Upgrade Considerations
-
In IdentityIQ versions 8.0 Patch 5 and later, the following class names must be changed in any configured rules:
Original Class Name
New Class Name
sailpoint.connector.webservices
sailpoint.connectorDependencies
sailpoint.connector.webservices.WebServicesClient
sailpoint.connectorDependencies.WebServicesClient
sailpoint.connector.webservices.EndPoint
sailpoint.connectorDependencies.EndPoint
sailpoint.connector.webservices.WebServiceConnectorUtil
sailpoint.connectorDependencies.WebServiceConnectorUtil
sailpoint.connector.webservices.WebServicesConstant
sailpoint.connectorDependencies.WebServicesConstants
sailpoint.connector.webservices.RestRequestExecutor
sailpoint.connectorDependencies.RestRequestExecutor
-
All connector classes and third-party-required .jar files are packaged as "fat jar" files and kept in the
WEB-INF/lib-connectors
directory. These .jar files are found in the default system classpath. The connector classloader loads them at runtime. -
After upgrading IdentityIQ from version 7.2 Patch 3 or prior to version 8.0 Patch 5 or later:
-
If you use OAuth 2 authentication and your Grant Type is JWT, add the following parameters to the application XML in the Debug page:
-
oAuthJwtHeader
-
oAuthJwtPayload
For more information, refer to Additional Configuration Parameters.
-
-
Add the following entry key into the application XML in the Debug page of the existing application:
<entry key="encrypted" value="accesstoken,refresh_token,oauth_token_info,client_secret,private_key,private_key_password,clientCertificate,clientKeySpec"/>
-
To support Pass-through authentication, add the
isGetObjectRequiredForPTA
attribute to the application Debug page.For more information, refer to Additional Configuration Parameters.
-
-
Add the following attribute to the featureString in the application Debug page:
AUTHENTICATE
For more information, refer to Keywords.
-
To enable the unlock feature, add the following feature value to the featuresString in application Debug page:
featuresString="UNLOCK"
-
All existing applications would work seamlessly.
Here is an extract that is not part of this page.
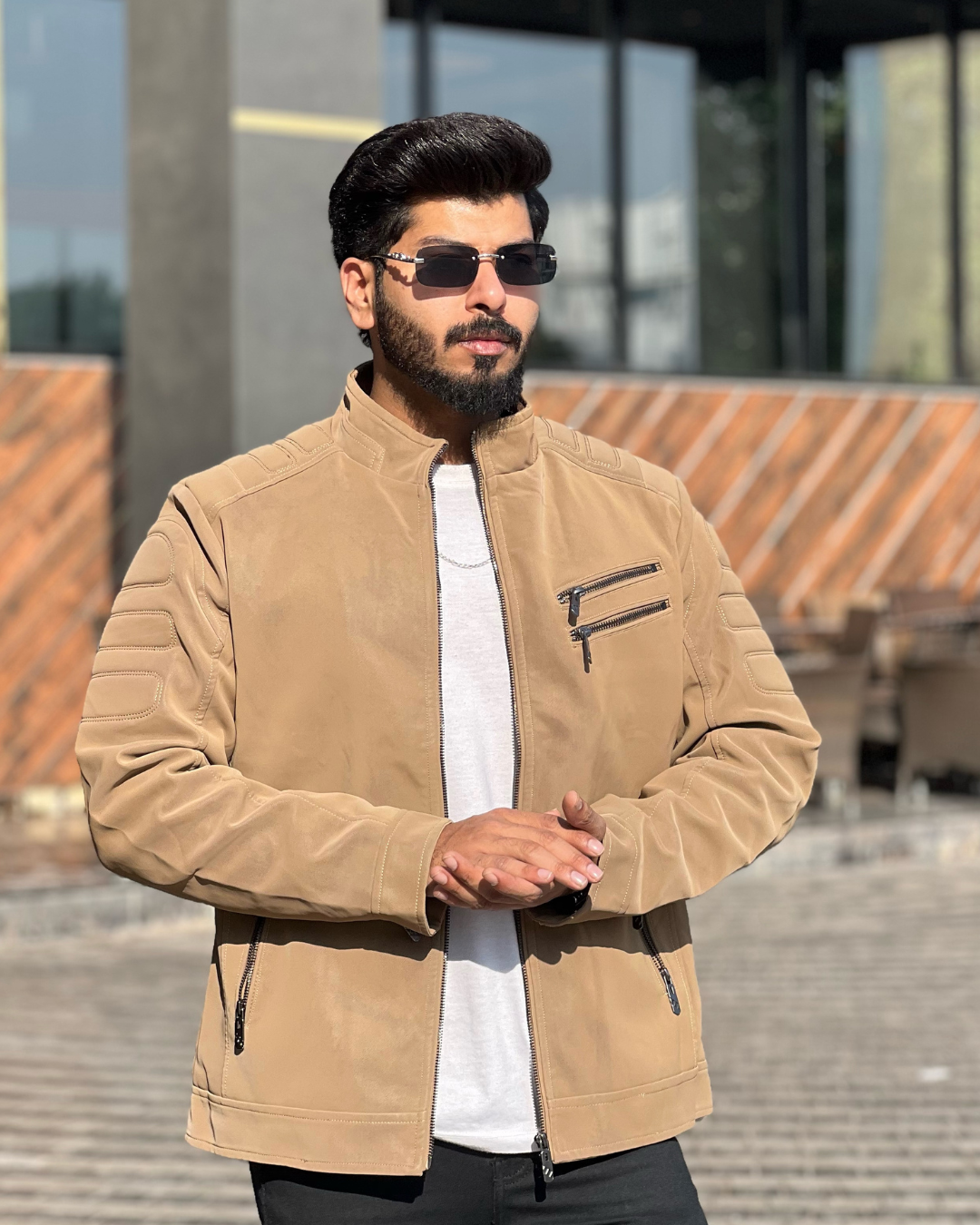 Men's Faux Suede Biker Jacket with Quilted Shoulder Detail - Moto Style Outerwear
However, the multiple independent endpoints for aggregation and get object operations would only be supported for new applications.
-
Endpoints must have unique names, not null values.
-
Use of quotes is not applicable. For applications created before IdentityIQ version 8.0 Patch 5 and require use of quotes, contact SailPoint Customer Support.
-
Starting with IdentityIQ version 8.0 Patch 5, to use Partitioning on existing or new applications you must add static mappings to get partition objects or configure dynamic / Get Partition endpoints. To aggregate accounts using partitions, you must configure a Partitioned Account Aggregation endpoint.
For more information, refer to Partitioning.
Note
Partitioning is not supported for the applications created prior IdentityIQ version 8.0 Patch 5.